Secretary of State Colin L. Powell defended his limited travel abroad -- fewest days overseas of any secretary in 30 years -- in a speech Thursday that appeared to take a few bipartisan shots at his immediate predecessors.
Powell noted in a speech at the U.S. Institute of Peace that a Washington Post report Wednesday "said that I have broken a tradition in that I have not traveled as much as, say, other secretaries in recent years have. It's a tradition that I do not mind having broken.
"And part of the reason that the tradition is broken," he said, is that: "I do not shop. I don't sightsee that well. I don't hunt animals. And there are a lot of other things I don't do."
The audience of veteran diplomatic types laughed knowingly. "That tends to make my trips shorter than perhaps others'." More laughter. "And I assure you that what I try to do is be where I'm supposed to be to serve this president and serve the American people. And sometimes that's in Washington, sometimes it's on the road. . . . "
"I do not shop"? Might this be a reference to Secretary Warren M. Christopher's taking time to pick up some fine apparel in London?
"I don't sightsee"? Maybe Secretary Madeleine K. Albright's "cultural diplomacy" tours?
"I don't hunt animals"? This couldn't be a slap at Secretary James A. Baker III who went to strategic Mongolia not once but twice allegedly to hunt endangered Argali sheep? (The sheep were saved the first time by Saddam Hussein's invasion of Kuwait. Couldn't find them until the last day the second time and only shot photos.) And "other things"? Secretary George P. Shultz's golf forays?
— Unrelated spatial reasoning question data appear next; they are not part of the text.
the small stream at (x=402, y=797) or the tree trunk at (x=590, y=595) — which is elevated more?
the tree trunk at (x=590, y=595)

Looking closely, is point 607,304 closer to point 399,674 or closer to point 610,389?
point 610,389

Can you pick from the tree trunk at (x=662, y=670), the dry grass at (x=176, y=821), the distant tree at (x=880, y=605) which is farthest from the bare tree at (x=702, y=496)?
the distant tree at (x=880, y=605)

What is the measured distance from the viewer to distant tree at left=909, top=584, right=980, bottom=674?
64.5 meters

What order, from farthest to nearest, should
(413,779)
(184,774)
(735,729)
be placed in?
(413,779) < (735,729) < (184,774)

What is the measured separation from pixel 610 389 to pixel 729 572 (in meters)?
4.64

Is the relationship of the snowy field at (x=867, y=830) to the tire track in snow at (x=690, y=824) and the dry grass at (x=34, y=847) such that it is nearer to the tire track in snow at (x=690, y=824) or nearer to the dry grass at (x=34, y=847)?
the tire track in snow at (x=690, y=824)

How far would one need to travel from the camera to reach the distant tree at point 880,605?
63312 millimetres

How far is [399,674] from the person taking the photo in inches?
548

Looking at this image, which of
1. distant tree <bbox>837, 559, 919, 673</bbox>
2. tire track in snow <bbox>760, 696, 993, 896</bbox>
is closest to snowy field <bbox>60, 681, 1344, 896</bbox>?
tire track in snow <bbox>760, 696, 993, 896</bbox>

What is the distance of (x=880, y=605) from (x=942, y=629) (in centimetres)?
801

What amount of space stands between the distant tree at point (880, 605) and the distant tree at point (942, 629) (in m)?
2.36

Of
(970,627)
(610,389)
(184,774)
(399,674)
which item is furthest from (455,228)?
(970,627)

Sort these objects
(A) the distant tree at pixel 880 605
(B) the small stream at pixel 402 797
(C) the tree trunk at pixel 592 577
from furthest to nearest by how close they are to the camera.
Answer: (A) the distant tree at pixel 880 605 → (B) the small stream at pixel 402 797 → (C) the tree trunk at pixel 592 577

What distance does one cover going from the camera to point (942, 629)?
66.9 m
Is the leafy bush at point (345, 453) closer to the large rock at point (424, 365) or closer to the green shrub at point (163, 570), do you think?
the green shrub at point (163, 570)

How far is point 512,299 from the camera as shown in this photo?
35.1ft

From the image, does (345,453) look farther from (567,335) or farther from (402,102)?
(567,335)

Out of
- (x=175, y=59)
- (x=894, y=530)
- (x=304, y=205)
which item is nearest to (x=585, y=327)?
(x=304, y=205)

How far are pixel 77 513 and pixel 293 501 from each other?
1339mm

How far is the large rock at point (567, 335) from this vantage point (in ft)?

An annoyed former aide to a more-traveled secretary said Powell should have added: "I don't do diplomacy."
Full Color or Black and White?
The GOP convention next month promises to be an extremely diverse affair. Nary a white guy to be found among the six "delegate profiles" listed on the convention Web site. There's one white woman, three African Americans -- one a woman -- and two Hispanics, a man and a woman.
This could be even more diverse than the wonderful 2000 Republican National Convention, which conservative columnist David Brooks called "a parody of inclusiveness. On stage . . . mostly black performers; in the arena, white people in the stands. It's like watching a basketball game with the Utah Jazz."
On Her Majesty's Savings & Loan
Do not miss the going-away party tomorrow at the Federal Deposit Insurance Corp. for C.K. Lee, special adviser to Chairman Donald E. Powell and before that an aide to then-Sen. Connie Mack (R-Fla.).
Lee, a political appointee who came on board in January 2001, is moving to the Office of Thrift Supervision, part of the Treasury Department, as a career employee. And better, so much better, his new job is to open a new OTS office. And where would this office be? London.
Yes, Lee will be the new senior adviser on foreign operations for OTS in that office, which is to open in September. He's leaving here in August, we hear. So please don't forget to honor him and wish him well at the party, starting at 3 p.m.
Given the astronomical prices these days for a halfway decent hotel room in London, it would behoove everyone to be extra nice to C.K. Surely he'll have a spare room in his flat. You could burrow in worse places.
Karic Enough to Send the Very Best
It's not often that members of Congress campaign overseas, but Rep. Corrine Brown (D-Fla.) gave it a try last month in, of all places, Serbia.
Brown was spotted over there in early June just before the first presidential balloting, working hard for candidate Bogoljub Karic, one of the richest men in the country.
Brother Dragomir Karic, Loop fans might recall, couldn't get into the United States to attend the National Prayer Breakfast last year. Because of the Karic family ties to former Yugoslav president Slobodan Milosevic back in the old days, State Department folks wouldn't let him in.
Bogoljub ran a spirited race. Brown went to several rallies with him around the country in the week before the June 13 vote. (Unclear who paid.) She gave short endorsement speeches at the rallies and at one called him "the Serbian John F. Kennedy," according to one source. Another source said she led cheers something like "Go Bogo." She also did some television for him, noting that he founded a university. (Which gave her a fine honorary doctorate.) Maybe because of her efforts, Karic came in a most respectable third with almost 19 percent of the vote, ahead of the government-favored candidate. The first-round winner, a throwback-type ultranationalist, got 30.4 percent of the vote. Karic threw his support behind the U.S.-backed pro-democracy candidate, who won the runoff two weeks later.
Thomas J. Gibson, chief of staff to Environmental Protection Agency Administrator Mike Leavitt and before that to Christie Todd Whitman is going private this fall. Gibson, a former top aide on the Senate Environment and Public Works Committee, also worked at EPA in the Bush I administration.
Dean Clancy, executive director of the President's Council on Bioethics, veteran of the Reagan and Bush I administrations and senior policy adviser to former House majority leader Richard K. Armey (R-Tex.), has taken over as associate director for human resource programs at the Office of Management and Budget. He replaced James C. Capretta who went to Wexler & Walker.